The conversion from a Close Corporation to a Company is envisaged in Item 2 of Schedule 2 of the Companies Act No 71 of 2008.
The Companies Act No 71 of 2008, as amended (“the Companies Act”) forbids the registration of new Close Corporations, however existing Close Corporations may still be maintained and will exist indefinitely. Alternatively a Close Corporation may convert to a company, however a company may not be converted to a Close Corporation.
On conversion of a Close Corporation to a company:
- Every member of the Close Corporation must become a shareholder of the Company, however each member does not necessarily need to become a director of the company
- Per Schedule 2, item 2 of the Companies Act, the shares to be held by the shareholders also need not be in proportion to the member’s interest held in the Close Corporation
- The juristic person that existed prior to conversion will exist in the form of a Company
- All assets, liabilities, rights and obligations that vested in the Close Corporation or between the Close Corporation and its member, creditors or any third party continues to exist
The conversion of a Close Corporation to a company is registered by the Companies and Intellectual Property Commission of South Africa (“the CIPC”) and the following documentation is required for submission to ensure successful registration with the CIPC:
- Consent by the members to convert to a Company
- Statement by the accounting officer confirming that the Close Corporation:
- Is not in liquidation or is not in the process of liquidation
- Is not in the process of any business rescue proceedings
- Is not subject to a court order comparable to a business rescue plan
- Is not subject to a compromise or any similar arrangement with any creditor
- Will satisfy the solvency and liquidity test immediately after the conversion as set out in Section 4 of the Companies Act
- A Form CoR18.1 – Notice to convert a Close Corporation to a Company
- A Form CoR15.1A or CoR15.1B or a unique MOI
- A Form CoR14.1 – Notice of Incorporation
- A Form CoR21.1 – Notice of registered office
- A Form CoR22 – Notice of statutory office
- A Form CoR39 – Register of Directors
- A Form CoR44 – Appointment of Auditors/Appointment of Company Secretary (if applicable)
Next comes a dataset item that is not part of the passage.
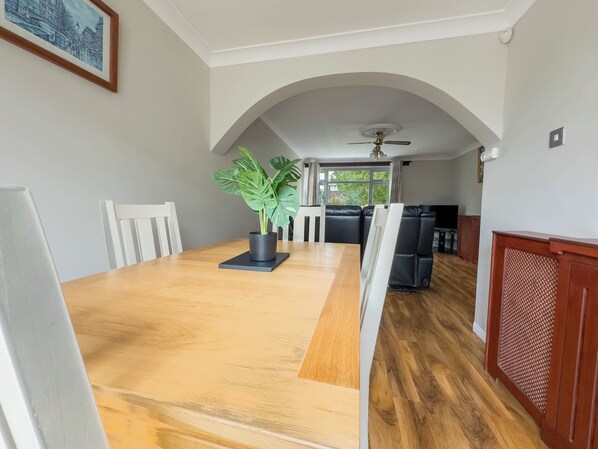 A dining area with a wooden table, white chairs, a potted plant, and a view of the living room through an arched doorway.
- A Form CoR25 – change of financial year end (if applicable)
- A Form CoR9.4 – an approved name reservation (if applicable)
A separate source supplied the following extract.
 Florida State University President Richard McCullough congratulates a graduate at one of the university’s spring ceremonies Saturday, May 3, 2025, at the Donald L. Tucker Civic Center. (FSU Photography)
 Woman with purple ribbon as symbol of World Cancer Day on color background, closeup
- A special resolution approving the conversion
- Certified copy of the latest CK2
- Certified copy of the ID documents of all the directors, certified with a date not older than 3 months
In circumstances where a Trust is a member, the following documents are required and must be submitted to the CIPC along with the documents mentioned above:
- A certified copy of the latest letter of authority
- A certified copy of the deed of trust
- A certified copy of a resolution of the trustees authorising a trustee to sign all documentation on behalf of the trust
- Certified copies of all trustees’ ID documents, certified with a date not older than 3 months
It is important to use the name that the Company will be using after conversion on all the forms and it is noted that all annual returns for the Close Corporation must be filed and up to date at the time of the conversion.